MATERIAL FOR THIS TASK:
>> START

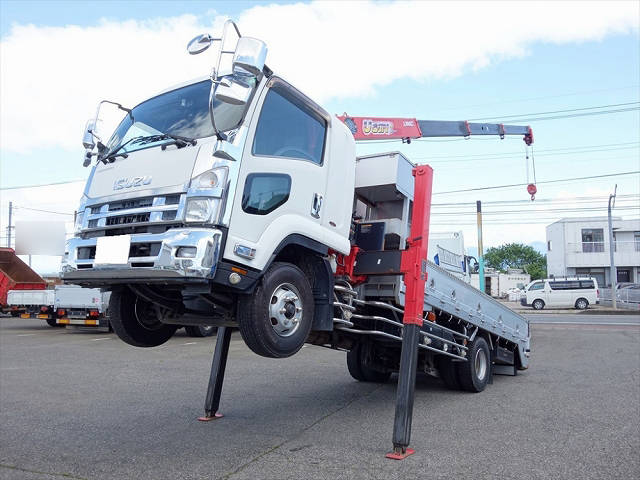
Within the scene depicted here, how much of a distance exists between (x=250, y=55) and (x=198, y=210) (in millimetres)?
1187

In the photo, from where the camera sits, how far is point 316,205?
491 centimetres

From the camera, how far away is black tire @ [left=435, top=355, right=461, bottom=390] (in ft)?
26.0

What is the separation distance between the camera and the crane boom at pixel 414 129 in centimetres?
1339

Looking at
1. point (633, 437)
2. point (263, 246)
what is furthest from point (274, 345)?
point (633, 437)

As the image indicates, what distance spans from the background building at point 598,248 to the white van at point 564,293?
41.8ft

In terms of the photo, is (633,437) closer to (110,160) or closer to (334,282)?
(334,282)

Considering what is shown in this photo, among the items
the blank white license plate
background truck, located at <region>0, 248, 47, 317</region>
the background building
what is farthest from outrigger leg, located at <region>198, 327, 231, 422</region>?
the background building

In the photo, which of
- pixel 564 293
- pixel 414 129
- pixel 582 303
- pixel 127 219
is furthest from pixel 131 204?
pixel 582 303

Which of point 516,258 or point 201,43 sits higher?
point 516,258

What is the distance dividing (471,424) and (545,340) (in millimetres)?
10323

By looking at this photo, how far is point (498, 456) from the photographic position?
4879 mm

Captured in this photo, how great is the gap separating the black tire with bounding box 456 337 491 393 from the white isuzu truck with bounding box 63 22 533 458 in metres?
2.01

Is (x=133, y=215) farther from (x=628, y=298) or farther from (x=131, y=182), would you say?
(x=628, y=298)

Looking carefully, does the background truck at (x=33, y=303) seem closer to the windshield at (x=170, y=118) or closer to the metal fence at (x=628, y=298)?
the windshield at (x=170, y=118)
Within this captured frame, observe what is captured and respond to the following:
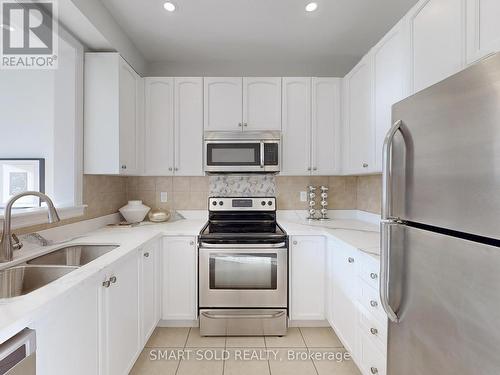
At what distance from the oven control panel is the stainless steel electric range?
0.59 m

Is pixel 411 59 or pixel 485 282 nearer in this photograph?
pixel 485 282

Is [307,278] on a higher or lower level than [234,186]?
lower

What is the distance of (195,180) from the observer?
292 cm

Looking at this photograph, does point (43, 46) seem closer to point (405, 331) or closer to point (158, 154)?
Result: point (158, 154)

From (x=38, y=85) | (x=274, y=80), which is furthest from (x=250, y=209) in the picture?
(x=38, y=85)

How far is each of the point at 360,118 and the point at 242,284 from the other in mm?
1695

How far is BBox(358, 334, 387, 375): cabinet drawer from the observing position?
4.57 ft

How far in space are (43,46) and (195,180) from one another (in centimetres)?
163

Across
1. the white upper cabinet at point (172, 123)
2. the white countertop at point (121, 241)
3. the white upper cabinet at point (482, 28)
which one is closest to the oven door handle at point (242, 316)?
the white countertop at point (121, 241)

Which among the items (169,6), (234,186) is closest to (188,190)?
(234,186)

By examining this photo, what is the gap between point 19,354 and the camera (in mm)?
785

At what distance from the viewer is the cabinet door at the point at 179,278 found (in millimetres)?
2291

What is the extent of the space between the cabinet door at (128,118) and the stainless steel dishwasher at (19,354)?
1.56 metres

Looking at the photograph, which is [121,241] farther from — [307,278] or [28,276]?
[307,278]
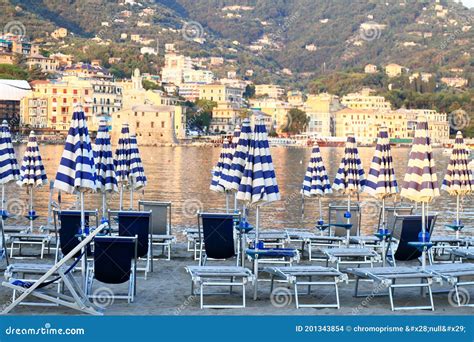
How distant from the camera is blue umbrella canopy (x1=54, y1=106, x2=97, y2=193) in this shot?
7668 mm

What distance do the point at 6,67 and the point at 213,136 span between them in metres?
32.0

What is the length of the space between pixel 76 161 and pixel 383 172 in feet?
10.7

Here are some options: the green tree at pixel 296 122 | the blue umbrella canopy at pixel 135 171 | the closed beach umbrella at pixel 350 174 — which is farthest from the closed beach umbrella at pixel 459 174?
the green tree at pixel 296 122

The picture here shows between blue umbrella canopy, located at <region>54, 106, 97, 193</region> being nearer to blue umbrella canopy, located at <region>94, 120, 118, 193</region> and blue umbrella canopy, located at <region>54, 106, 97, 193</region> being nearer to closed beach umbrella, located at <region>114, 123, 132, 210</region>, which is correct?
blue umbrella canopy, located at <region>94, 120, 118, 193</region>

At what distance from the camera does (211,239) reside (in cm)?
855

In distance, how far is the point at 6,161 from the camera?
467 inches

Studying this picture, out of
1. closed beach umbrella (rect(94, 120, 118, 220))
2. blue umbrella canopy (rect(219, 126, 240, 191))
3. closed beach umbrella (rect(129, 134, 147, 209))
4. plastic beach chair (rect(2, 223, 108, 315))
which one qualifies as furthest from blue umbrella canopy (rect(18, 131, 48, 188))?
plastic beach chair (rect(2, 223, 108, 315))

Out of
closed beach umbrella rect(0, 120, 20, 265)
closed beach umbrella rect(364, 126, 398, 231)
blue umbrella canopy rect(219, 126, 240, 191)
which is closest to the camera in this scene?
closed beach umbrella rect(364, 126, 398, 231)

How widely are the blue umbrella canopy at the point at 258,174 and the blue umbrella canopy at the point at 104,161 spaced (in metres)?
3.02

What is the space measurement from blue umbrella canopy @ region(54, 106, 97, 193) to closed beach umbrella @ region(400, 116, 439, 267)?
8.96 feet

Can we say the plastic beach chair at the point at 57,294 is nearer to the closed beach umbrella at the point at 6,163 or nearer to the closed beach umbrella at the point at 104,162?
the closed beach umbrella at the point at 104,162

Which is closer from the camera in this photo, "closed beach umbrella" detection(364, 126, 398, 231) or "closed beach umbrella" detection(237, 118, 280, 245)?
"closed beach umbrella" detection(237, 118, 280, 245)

>> END
>> START

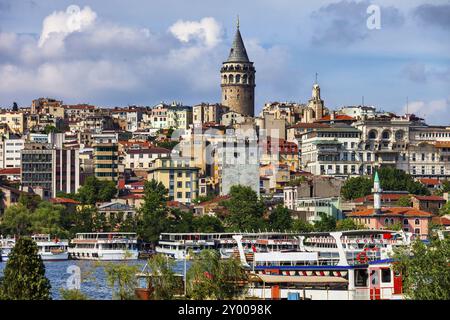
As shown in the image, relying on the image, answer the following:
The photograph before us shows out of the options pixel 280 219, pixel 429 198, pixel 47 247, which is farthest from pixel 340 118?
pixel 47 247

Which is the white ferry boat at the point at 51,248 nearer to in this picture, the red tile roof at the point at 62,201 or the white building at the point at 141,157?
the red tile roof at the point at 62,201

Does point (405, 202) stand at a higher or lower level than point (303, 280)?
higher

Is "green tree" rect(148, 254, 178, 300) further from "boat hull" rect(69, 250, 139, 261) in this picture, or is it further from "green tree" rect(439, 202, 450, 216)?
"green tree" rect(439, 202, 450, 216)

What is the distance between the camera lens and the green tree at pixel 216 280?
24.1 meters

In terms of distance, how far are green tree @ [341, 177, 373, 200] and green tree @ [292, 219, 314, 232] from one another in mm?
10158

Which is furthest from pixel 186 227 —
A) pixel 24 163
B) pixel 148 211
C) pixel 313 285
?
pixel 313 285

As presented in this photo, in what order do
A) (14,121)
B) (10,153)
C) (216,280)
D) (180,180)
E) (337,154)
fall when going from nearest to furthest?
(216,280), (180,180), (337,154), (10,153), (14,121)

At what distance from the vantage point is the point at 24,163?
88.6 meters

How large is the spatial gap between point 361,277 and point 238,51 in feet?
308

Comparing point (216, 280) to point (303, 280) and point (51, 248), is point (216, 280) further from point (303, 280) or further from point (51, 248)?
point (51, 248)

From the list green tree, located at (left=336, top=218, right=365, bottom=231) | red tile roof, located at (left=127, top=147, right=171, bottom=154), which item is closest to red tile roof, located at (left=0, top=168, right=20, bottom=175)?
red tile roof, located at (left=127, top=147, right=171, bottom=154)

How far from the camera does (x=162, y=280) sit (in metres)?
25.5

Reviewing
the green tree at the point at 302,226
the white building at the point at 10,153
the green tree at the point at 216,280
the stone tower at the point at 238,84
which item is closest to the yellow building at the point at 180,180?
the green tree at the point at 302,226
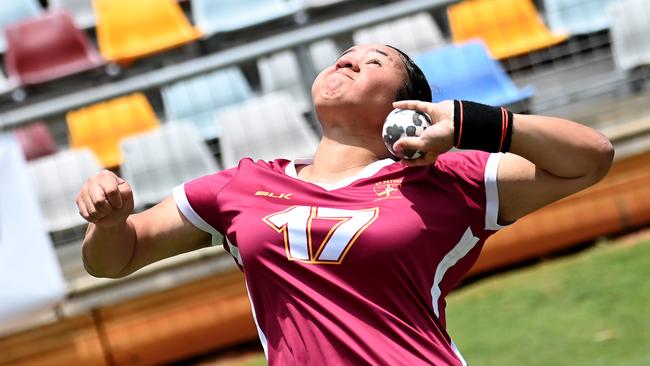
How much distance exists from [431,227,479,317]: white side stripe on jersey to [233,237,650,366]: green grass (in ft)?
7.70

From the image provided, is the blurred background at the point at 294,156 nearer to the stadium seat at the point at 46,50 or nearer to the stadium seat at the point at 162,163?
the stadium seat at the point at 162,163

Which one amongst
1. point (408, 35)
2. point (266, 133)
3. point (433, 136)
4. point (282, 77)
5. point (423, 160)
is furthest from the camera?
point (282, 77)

>> END

WORK TO BE COMPLETED: Rewrite every line of the records from the line with "Within the scene" to the line with "491 centimetres", both ends included, and add 72 to each distance in the answers.

ANSWER BELOW:
Within the scene depicted here, how much of a distance exists between (x=250, y=55) and (x=198, y=210) (in millimetres)?
1259

In the photo, from where the camera sits, how far is point 316,205?
563 centimetres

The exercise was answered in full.